Cheias no Rio Grande do Sul foram agravadas pelas alterações climáticas, segundo estudo

O estudo da World Weather Attribution revelou que as alterações climáticas tornaram a tragédia no Rio Grande do Sul duas vezes mais provável. Veja mais informações aqui.

inundação, cheia, Porto Alegre, Rio Grande do Sul, Brasil
Inundação em Porto Alegre, no Rio Grande do Sul, em 5 de maio de 2024. Crédito: Ricardo Stuckert/PR.

Continuamos a falar da tragédia climática que aconteceu no estado do Rio Grande do Sul. Um estudo recente realizado pela World Weather Attribution (WWA) divulgou que as alterações climáticas agravaram as cheias que assolaram o estado gaúcho.

A investigação baseou-se na análise de dados meteorológicos e em modelos climáticos que estimam a probabilidade de um evento extremo acontecer com o atual aumento da temperatura da Terra de 1,2 ºC; e também sob as condições existentes no período pré-industrial.

Em apenas 11 dias (de 24 de abril a 4 de maio), choveu mais de 420 milímetros no Rio Grande do Sul, que teve mais de 90% do seu território afetado pelas inundações, uma área equivalente ao Reino Unido, afirma o estudo.

Mas não foi culpa só das alterações climáticas. O estudo afirma que o fenómeno El Niño e falhas de infraestrutura também foram responsáveis pelas cheias no estado. Uma observação do estudo foi que a maioria dos eventos anteriores de chuvas extremas na região ocorreram durante anos de El Niño.

Segundo a organização, as alterações climáticas dobraram a probabilidade de ocorrência do evento extremo no estado, aumentaram a sua intensidade em 6% a 9%, e também amplificaram o efeito do fenómeno El Niño para que chuvas extraordinariamente intensas ocorressem.

Cruzeiro do Sul, no Rio Grande do Sul, Brasil
A cidade de Cruzeiro do Sul, no Rio Grande do Sul, ficou destruída pelas cheias. Crédito: Nelson Almeida/AFP.

Contudo, os cientistas destacam que tais chuvas poderiam não ter causado tanta devastação na cidade de Porto Alegre se os sistemas de proteção estivessem a operar. O sistema de diques, comportas e bombas da cidade começou a falhar quando o nível do Lago Guaíba chegou a 4,5 metros, sendo que ele foi construído para suportar uma inundação de até 6 metros.

Segundo o estudo, este evento extremo no Rio Grande do Sul foi tão raro e destrutivo que poderia esperar-se que acontecesse uma vez num período de 100 a 250 anos.

“A falha no sistema de proteção teve impacto importante porque permitiu a inundação de áreas que poderiam ter sido poupadas ou não ter sofrido tantos danos.

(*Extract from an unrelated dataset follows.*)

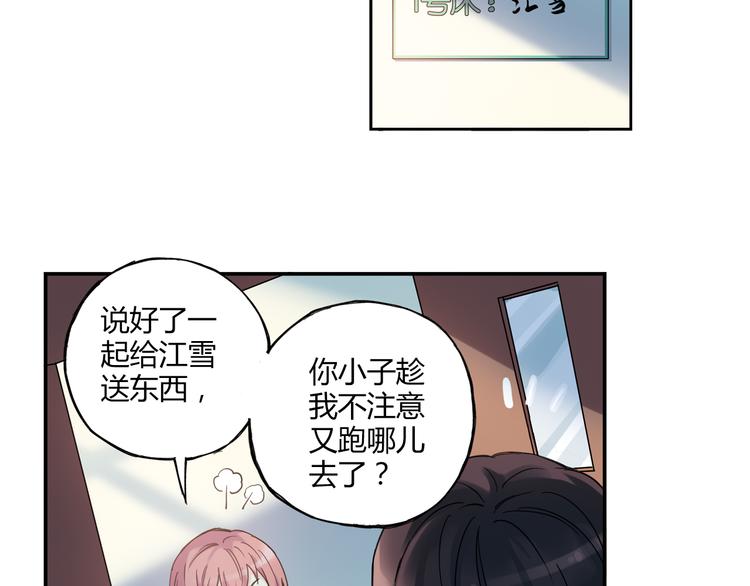 《青空下》第9话 速写本 第35页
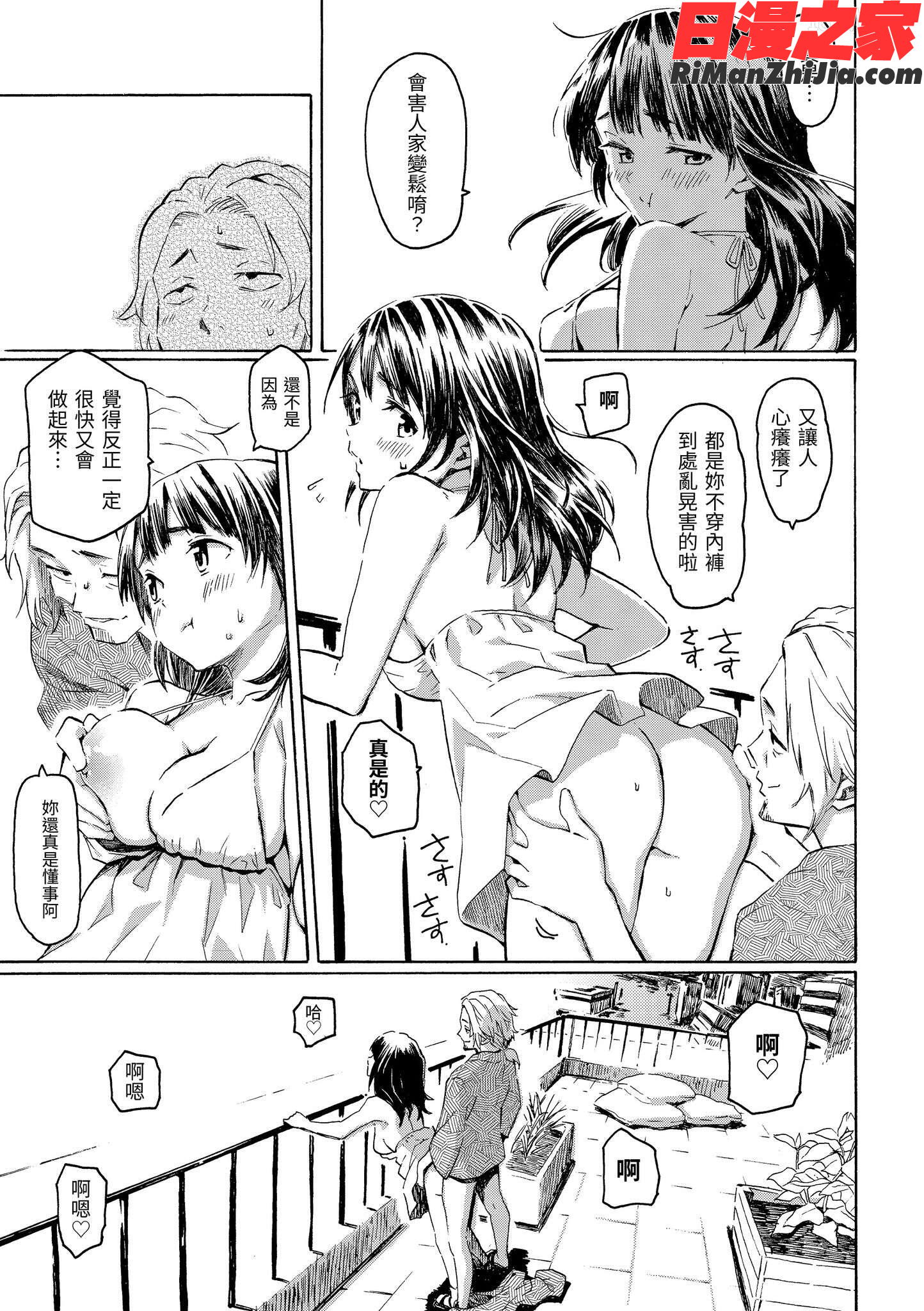 ラブミーテンダー(LoveMeTender)漫画 免费阅读 整部漫画 195.jpg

Por exemplo, no centro de Porto Alegre”, comentou Maja Vahlberg, do Centro Climático da Cruz Vermelha e do Crescente Vermelho, na Holanda, uma das autoras do estudo.

Outro destaque da investigação é que a destruição da vegetação nativa e a ocupação das margens dos rios contribuíram para intensificar o potencial destrutivo das chuvas.

Regina Rodrigues, professora na Universidade Federal de Santa Catarina (UFSC) e coautora da investigação, explicou que “a intensidade catastrófica das chuvas está associada às alterações climáticas e ao El Niño, mas a magnitude e a persistência dos seus efeitos foram agravadas pela falta de preparação para eventos climáticos, de qualquer grau. Estas chuvas causariam um desastre, mas ele poderia não ter sido tão grande se houvesse um mínimo de preparação”.

Aquecimento global tende a piorar a situação desses eventos

O estudo também frisa algo que já tem vindo a ser falado. À medida que a temperatura da Terra continua a aumentar, este tipo de evento extremo deverá tornar-se mais comum e intenso.

carros submersos, Porto Alegre, Brasil
Carros destruídos no pátio de um 'rent-a-car' próximo ao Aeroporto Internacional Salgado Filho, em Porto Alegre. Crédito: Rafa Neddermeyer/Agência Brasil.

A probabilidade é que chuvas e inundações catastróficas como esta no Rio Grande do Sul, ou até piores, se tornem duas vezes mais frequentes se a temperatura média do planeta aumentar 2 ºC acima do nível pré-industrial. E é esperado que isso ocorra, se continuarmos neste ritmo atual de emissões de dióxido de carbono (CO2).

Até ao momento, a tragédia climática no Rio Grande do Sul já deixou 172 mortos, 44 pessoas continuam desaparecidas e mais de 575 mil estão desalojadas, segundo o último boletim da Defesa Civil divulgado na manhã desta terça-feira (4).

Referência da notícia:

World Weather Attribution (WWA). “Climate change, El Niño and infrastructure failures behind massive floods in southern Brazil”. 2024.